А потом, за что бы он ни принимался — всегда преследовало его то же чувство внутренней пустоты и та же мысль: ни к чему… По прошествии года он, движимый собственным желанием и по совету друзей, решил покинуть опротивевшую ему Прагу.
Незадолго до отъезда счастье улыбнулось ему снова. Прощальная выставка его картин прошла очень удачно. Те же «красные всадники», которых он выставил вторично по настоянию знакомых, произвели полный фурор, появились во многочисленных репродукциях и вызвали оживленные дебаты в печати… На блестящем банкете в честь уезжающего были единогласно признаны необычайные заслуги и выдающееся дарование художника. Несмотря на это, он по-прежнему переживал ставшее ему привычным чувство безнадежности и бесцельности, и по-прежнему думал, что все это ни к чему…
В таком настроении и с такими мыслями покинул он Прагу и прибыл в Берлин.
II
Очарование большого города изменило к лучшему его настроение, а новые лица и свежие знакомства рассеивали понемногу хандру. Имя его было достаточно известно для того, чтобы перед ним открывались все двери, — и в головокружительной смене впечатлений старался он уничтожить тот тяжелый осадок, который остался в нем от Праги. Ему становилось все легче овладевать самим собой, и все чаще мелькало в нем бодрое ощущение, будто энергия и трудоспособность снова возвращаются к нему.
Прошло еще несколько недель. Игнатьев нашел в себе достаточно сил и мужества, чтобы опять приступить к работе. Он снял себе небольшое ателье и обставил его всем необходимым… Но он видел, что тяжелый период не прошел для него бесследно, что осталась безграничная душевная усталость, и поблекла жизненность тех образов, которые прежде с такой силой овладевали его воображением… И вдохновение, бывшее когда-то частым гостем художника, навещало его все реже и реже.
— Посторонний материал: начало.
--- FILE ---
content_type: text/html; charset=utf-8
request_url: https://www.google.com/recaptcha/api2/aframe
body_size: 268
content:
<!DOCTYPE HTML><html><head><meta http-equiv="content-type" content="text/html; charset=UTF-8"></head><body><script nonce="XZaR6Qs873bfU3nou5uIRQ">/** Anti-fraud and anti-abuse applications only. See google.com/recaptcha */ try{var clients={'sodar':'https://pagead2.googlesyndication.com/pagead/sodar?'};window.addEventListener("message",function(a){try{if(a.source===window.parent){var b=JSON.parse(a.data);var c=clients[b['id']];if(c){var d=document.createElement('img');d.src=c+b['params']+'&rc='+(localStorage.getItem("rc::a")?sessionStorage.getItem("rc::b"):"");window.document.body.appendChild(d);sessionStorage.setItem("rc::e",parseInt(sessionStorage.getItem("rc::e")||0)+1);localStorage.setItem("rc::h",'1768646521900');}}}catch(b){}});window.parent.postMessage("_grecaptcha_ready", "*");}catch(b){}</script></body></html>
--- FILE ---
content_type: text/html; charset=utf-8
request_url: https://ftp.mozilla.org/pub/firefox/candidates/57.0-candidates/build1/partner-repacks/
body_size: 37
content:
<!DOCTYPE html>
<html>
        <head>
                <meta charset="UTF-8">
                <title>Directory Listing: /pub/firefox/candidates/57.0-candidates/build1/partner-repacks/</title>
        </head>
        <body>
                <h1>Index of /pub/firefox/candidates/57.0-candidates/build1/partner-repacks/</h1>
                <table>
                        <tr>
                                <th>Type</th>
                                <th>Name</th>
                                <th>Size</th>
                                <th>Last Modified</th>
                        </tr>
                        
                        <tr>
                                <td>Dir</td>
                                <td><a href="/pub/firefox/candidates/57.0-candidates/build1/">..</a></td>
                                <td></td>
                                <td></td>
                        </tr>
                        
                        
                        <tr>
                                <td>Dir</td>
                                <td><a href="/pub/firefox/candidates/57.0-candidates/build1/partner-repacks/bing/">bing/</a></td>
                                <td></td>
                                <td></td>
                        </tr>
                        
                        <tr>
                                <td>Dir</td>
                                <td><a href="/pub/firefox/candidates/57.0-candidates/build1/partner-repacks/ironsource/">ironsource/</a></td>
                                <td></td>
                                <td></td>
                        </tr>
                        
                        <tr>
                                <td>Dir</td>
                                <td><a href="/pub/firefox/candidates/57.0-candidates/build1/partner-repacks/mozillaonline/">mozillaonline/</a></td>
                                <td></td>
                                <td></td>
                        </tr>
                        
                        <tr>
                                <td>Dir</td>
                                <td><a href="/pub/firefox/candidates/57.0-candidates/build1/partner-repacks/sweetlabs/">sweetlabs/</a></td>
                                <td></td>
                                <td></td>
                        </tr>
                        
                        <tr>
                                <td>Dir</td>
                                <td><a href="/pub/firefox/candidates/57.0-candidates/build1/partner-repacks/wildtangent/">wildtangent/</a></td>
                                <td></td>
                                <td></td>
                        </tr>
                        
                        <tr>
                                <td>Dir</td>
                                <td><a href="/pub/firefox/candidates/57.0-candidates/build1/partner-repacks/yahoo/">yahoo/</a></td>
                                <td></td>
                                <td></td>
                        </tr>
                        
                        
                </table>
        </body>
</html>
Теперь он периодически переживал то прилив то упадок энергии, мешавшие ему доводить работы до конца. С большим жаром и рвением брался он за дело, — но вскоре настроение падало, интерес к разрабатываемой теме сменялся полным равнодушием — если не отвращением, — которые не позволяли ему закончить картину… И хотя он, в моменты депрессии, удивлялся потом, как могли заинтересовать его подобные сюжеты, — все же в глубине души оставалась у него уверенность в том, что все эти незаконченные полотна, в беспорядке нагроможденные и развешанные по стенам, будут со временем доведены до конца…
Уверенность эта постепенно возрастала в нем с каждым днем. Он смутно чувствовал, что все неоконченные темы разрабатываются где-то в глубинах его подсознания, и что интерес к ним должен когда-нибудь возвратиться. Но, подходя к какой-либо начатой картине, он не мог принудить себя приступить к дальнейшей работе.
— Вы больны — обратитесь к врачу, — слышал он советы со всех сторон, но пренебрежительно пропускал их мимо ушей. Он не мог допустить, чтобы переживания, с такою силой овладевшие всем его существом, могли поддаться какому-либо воздействию лекарства… Тем более, что предчувствие полного выздоровления усиливалось и возрастало в нем с каждым днем.
Однажды, сидя в опере, он вдруг ощутил первые импульсы начинающегося обновления. Под влиянием ли вагнеровской музыки, которая всегда производила на него сильное впечатление, или всего исполнения вообще — но Игнатьев был растроган и потрясен до самой глубины души…
— Вот оно… вот оно… начинается, — думал он, чувствуя, как жизненная сила сначала медленно, капля за каплей, а затем полной струей вливается в его душу, переполняя ее и переплескивая через края… И по мере этого внутреннего возрождения преображался перед ним театр, исполнители, зрительный зал… Все это, казавшееся прежде мертвым, безжизненным, сухим — начало оживать, светиться и искриться переливами внутренней жизни.
Игнатьев не мог справиться с нахлынувшей на него волной новых ощущений… Он не мог перенести той душевной полноты, которая внезапно охватила его и грозила его затопить… ему стала душно — и не дожидаясь окончания «Парсифаля» он выбежал на улицу.